------------------EDITED TO ADD: I typed this message before seeing the OP's response above as it came in... I have decided to leave it, as it was originally typed...
Okay, I have tried to be more positive and open minded here...
But, when I just re-read from what the OP had written in her original post.. (where it has been quoted just above...) that she actually considered that the child is 'saddled' with the name that they haveIt is very very clear to me that the OP is the one who feels 'saddled' by an adoptive child's history (read: horrid baggage)
And then to see the recent post where the OP vehemently defends her 'RIGHT' to name a child that she adopts. With a very strong tone in the post... Before she even sees where this journey is leading, and what child she may adopt, what that child's background is, and what the given name may be....
Nobody here doubts that it is any parents right to name their child.. that is not the question at all...
This is not about the adoptive parents 'rights', but what is right for the child... (which clearly depends on the individual child and their circumstances)
What may be ones 'right', is not always right.

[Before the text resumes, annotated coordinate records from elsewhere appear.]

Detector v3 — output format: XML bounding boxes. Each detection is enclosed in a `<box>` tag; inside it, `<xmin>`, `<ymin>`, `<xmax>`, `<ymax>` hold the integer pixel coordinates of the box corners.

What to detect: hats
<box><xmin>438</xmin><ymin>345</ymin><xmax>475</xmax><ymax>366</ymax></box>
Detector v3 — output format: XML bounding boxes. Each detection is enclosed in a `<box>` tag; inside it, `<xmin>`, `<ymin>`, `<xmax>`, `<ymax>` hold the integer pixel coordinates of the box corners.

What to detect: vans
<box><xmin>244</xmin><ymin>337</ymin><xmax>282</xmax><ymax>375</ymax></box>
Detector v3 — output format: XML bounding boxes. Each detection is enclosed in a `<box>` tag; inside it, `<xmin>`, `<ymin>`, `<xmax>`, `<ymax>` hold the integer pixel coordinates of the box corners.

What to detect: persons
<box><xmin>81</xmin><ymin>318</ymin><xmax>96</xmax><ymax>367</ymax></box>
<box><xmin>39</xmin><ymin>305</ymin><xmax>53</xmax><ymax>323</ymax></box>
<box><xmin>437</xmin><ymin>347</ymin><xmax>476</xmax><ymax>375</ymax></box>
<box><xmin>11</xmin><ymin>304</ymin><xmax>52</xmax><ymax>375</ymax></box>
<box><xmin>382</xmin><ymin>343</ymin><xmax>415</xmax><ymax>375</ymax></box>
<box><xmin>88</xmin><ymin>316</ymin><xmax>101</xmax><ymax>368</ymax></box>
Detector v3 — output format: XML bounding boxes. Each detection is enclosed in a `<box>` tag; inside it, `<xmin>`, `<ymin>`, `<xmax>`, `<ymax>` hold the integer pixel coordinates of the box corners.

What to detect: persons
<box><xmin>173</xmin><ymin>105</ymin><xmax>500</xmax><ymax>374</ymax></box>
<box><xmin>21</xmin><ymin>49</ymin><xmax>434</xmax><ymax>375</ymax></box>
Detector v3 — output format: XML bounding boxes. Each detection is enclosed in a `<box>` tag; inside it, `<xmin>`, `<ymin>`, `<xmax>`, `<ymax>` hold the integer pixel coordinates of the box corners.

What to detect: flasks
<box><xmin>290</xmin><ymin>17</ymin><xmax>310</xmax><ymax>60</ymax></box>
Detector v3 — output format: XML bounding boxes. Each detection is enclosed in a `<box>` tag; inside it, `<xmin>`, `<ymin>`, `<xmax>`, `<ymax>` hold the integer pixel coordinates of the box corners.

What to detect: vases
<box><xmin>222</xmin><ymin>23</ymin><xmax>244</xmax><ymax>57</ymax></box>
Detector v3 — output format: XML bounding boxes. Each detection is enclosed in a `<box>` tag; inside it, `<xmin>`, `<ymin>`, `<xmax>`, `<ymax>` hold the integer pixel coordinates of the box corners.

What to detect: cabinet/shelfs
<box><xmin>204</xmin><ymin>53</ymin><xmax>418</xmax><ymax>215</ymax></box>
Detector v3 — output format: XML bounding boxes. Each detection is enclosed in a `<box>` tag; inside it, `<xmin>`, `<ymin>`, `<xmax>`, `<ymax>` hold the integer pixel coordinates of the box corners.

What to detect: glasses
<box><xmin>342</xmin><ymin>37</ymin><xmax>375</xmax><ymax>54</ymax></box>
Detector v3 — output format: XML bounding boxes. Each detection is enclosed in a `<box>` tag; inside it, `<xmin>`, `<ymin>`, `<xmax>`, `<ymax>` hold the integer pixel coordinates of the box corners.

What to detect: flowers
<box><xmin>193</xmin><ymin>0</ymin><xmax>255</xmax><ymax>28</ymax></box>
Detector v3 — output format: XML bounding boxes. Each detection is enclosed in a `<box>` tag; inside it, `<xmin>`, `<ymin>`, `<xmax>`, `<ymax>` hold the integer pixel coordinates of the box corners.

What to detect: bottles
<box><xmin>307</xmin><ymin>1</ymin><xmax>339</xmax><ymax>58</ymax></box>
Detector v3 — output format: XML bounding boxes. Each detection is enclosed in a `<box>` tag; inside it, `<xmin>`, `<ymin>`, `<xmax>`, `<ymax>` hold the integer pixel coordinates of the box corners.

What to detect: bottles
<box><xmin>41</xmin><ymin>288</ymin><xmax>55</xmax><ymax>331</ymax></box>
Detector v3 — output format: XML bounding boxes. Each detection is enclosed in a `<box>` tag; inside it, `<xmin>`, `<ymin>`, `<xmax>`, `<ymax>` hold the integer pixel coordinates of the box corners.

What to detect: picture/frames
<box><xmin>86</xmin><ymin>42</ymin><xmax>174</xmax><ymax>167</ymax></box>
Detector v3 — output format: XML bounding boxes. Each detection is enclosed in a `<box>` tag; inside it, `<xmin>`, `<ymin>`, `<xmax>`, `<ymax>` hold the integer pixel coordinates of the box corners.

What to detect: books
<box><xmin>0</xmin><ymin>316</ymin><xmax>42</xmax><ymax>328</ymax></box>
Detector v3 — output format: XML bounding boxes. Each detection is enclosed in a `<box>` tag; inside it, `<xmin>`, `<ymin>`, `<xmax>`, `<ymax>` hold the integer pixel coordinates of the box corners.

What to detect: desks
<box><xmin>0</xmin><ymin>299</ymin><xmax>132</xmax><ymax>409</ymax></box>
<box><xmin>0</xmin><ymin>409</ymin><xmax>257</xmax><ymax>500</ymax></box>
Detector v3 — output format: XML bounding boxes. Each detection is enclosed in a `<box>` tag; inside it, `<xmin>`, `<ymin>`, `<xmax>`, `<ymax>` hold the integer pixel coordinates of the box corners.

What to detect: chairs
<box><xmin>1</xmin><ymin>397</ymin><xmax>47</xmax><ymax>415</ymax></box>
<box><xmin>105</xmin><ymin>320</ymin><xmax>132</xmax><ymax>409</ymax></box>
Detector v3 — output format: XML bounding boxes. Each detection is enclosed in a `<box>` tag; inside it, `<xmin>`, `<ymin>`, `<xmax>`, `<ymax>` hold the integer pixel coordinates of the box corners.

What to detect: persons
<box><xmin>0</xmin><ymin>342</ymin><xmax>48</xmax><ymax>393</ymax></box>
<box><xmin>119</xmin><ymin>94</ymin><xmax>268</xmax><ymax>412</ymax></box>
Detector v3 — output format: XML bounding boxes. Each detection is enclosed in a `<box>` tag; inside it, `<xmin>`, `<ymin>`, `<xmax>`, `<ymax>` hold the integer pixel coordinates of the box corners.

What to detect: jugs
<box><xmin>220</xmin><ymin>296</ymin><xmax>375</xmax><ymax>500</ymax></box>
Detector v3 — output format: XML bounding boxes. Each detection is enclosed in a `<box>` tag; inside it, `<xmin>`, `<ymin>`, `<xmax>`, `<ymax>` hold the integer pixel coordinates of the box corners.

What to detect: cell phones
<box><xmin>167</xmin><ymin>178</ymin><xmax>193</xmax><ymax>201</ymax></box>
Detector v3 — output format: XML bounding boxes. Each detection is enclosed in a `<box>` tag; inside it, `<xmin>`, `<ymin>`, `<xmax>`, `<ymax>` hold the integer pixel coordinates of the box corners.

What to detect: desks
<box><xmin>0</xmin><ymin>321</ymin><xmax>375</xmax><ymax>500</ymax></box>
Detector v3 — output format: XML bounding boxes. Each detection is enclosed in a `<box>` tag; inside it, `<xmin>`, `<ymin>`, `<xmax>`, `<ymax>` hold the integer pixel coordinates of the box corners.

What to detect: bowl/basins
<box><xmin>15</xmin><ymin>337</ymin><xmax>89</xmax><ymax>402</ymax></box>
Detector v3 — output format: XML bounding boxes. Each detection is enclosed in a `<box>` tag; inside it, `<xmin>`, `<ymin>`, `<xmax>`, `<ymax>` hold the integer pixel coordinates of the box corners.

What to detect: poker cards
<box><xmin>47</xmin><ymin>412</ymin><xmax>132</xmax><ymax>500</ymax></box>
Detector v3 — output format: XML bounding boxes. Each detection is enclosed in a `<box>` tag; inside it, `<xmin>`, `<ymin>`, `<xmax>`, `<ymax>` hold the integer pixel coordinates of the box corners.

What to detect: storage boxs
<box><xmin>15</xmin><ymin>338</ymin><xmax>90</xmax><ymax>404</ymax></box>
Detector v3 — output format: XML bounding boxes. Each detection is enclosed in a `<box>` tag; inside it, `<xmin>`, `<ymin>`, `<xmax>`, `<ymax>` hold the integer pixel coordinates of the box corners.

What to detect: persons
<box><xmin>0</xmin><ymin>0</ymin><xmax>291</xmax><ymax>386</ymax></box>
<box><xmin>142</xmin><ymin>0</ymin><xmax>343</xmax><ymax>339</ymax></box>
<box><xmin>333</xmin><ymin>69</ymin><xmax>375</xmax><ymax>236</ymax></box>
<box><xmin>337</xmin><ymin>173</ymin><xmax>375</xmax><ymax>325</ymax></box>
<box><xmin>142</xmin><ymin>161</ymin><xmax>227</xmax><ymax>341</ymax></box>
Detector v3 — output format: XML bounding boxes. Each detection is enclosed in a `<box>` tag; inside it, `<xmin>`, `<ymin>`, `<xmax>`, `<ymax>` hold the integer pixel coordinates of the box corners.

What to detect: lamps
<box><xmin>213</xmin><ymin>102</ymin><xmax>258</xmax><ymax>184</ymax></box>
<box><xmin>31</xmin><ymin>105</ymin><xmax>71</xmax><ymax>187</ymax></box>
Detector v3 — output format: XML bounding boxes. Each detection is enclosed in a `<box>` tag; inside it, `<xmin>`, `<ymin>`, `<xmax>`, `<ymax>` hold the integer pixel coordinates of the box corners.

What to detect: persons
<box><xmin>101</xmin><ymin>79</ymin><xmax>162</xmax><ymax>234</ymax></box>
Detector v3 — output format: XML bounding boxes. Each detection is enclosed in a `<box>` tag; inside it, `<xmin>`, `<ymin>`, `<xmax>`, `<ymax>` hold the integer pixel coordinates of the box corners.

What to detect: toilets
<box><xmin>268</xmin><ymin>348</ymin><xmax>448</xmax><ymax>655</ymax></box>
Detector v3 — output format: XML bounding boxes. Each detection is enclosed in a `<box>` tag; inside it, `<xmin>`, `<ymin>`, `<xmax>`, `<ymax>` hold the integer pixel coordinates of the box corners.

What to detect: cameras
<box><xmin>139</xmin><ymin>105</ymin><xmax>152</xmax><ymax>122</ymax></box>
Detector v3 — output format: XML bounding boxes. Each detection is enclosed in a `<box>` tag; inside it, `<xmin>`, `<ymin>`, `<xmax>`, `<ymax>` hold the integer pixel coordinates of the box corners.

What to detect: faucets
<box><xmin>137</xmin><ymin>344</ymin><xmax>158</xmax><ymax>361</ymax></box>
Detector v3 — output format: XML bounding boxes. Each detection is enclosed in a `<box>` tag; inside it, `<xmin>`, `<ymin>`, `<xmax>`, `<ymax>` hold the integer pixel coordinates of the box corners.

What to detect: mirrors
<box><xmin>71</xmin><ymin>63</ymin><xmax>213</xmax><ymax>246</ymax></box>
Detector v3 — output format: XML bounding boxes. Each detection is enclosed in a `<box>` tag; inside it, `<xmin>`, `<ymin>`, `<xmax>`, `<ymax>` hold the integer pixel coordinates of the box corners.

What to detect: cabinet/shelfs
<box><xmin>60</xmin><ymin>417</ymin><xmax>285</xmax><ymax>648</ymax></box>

At this point I am not sure that the OP has truly come to terms with adoption... and what the OP is comfortable with concerning adopting a child.. or what she may not be comfortable with.
Perhaps this thread will be the beginning of some real soul-searching...
I am not being judgmental, but just trying to be realistic and helpful when I say that perhaps the OP should stick to avenues of adopting a newborn or young infant...
EDITED TO ADD: To the OP, just to clarify.. it is not the fact that you may want to change your adopted child's name that would concern me... It is the underlying attitude that I believe is evident in your posts. I am feeling that you do have problems with a child having any history/baggage... including the name that they bring with them.
After reading the additional responses from the OP, I'm afraid you may be on to something here..

It is very very clear to me that the OP is the one who feels 'saddled' by an adoptive child's history (read: horrid baggage)


(No offense to any Abrahams on the board but that name doesn't suit DH at all).